In 1613 a complaint against Salviati was received by the Holy Office. Perhaps warned, on 23 October 1613 Salviati left Florence suddenly, never to return. He travelled across northern Italy, meeting scholars and influential people, telling them about Galileo's discoveries. In November he was in the Republic of Venice, where he met Cesare Cremonini, and in December, Genoa, where he met Giovanni Battista Baliani.

==Death and legacy==
Embarking in January 1614 for Spain, Salviati died of an asthma attack in Barcelona on 22 March 1614. He was buried temporarily in the convent of St. Francis until 15 May, when his body was returned to Florence and buried in the family chapel in S. Marco. Niccolò Arrighetti delivered his funeral oration; in Rome Federico Cesi paid him solemn tributes and commissioned his biography from :it:Josse De Rycke, who composed only a poem and a cenotaph. A statue of him stands in Padua.

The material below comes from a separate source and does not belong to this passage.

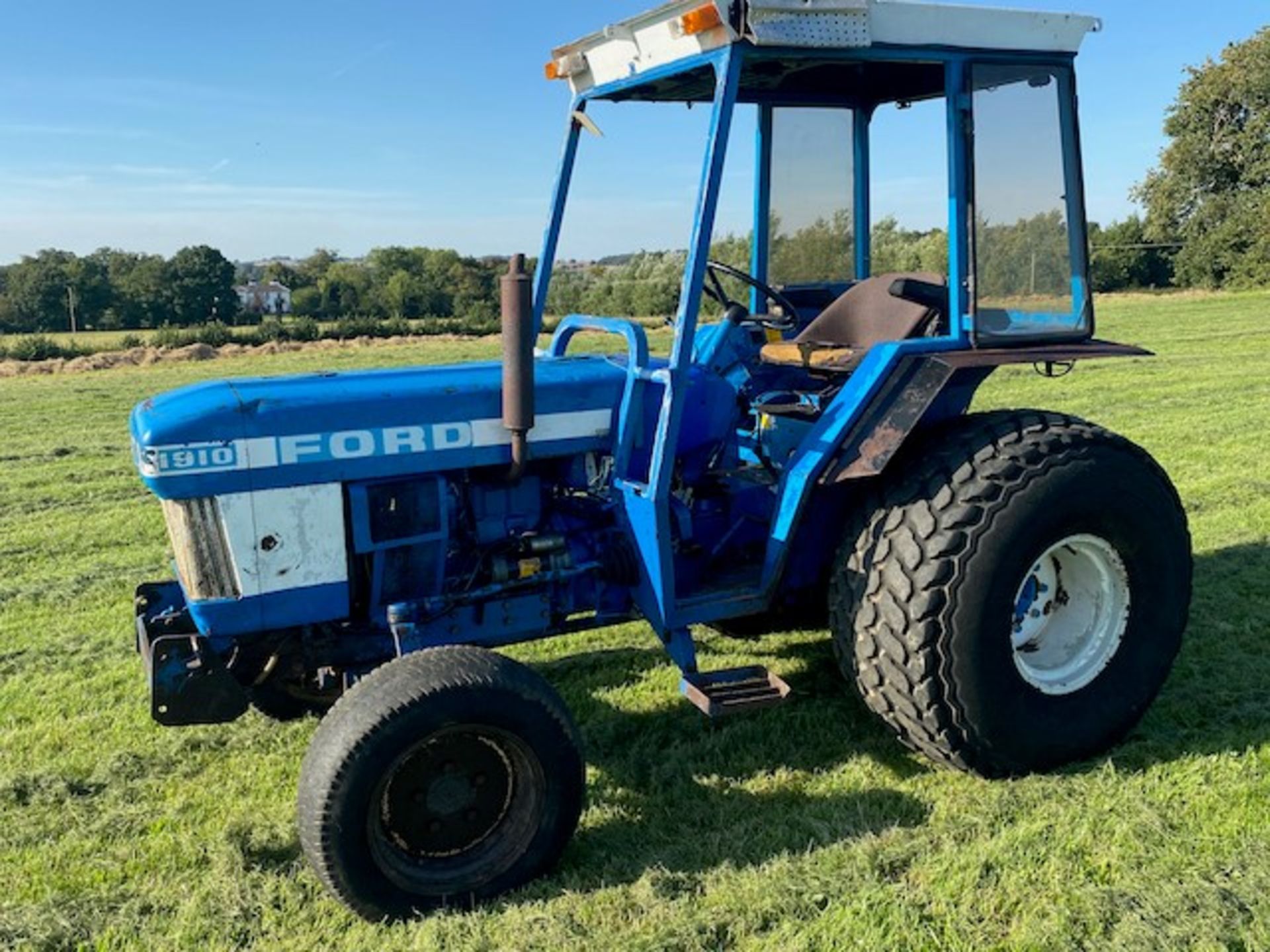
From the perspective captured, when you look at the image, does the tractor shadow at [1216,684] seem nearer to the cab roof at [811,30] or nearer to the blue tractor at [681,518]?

Many years after his friend's death Galileo recreated him as a character in his controversial Dialogue Concerning the Two Chief World Systems (1632) and in the later Discourses and Mathematical Demonstrations Relating to Two New Sciences (1638). In these works the character of Salviati is an expert Copernican mathematician, whom Galileo uses to argue controversial or potentially heretical views, and ultimately win the argument.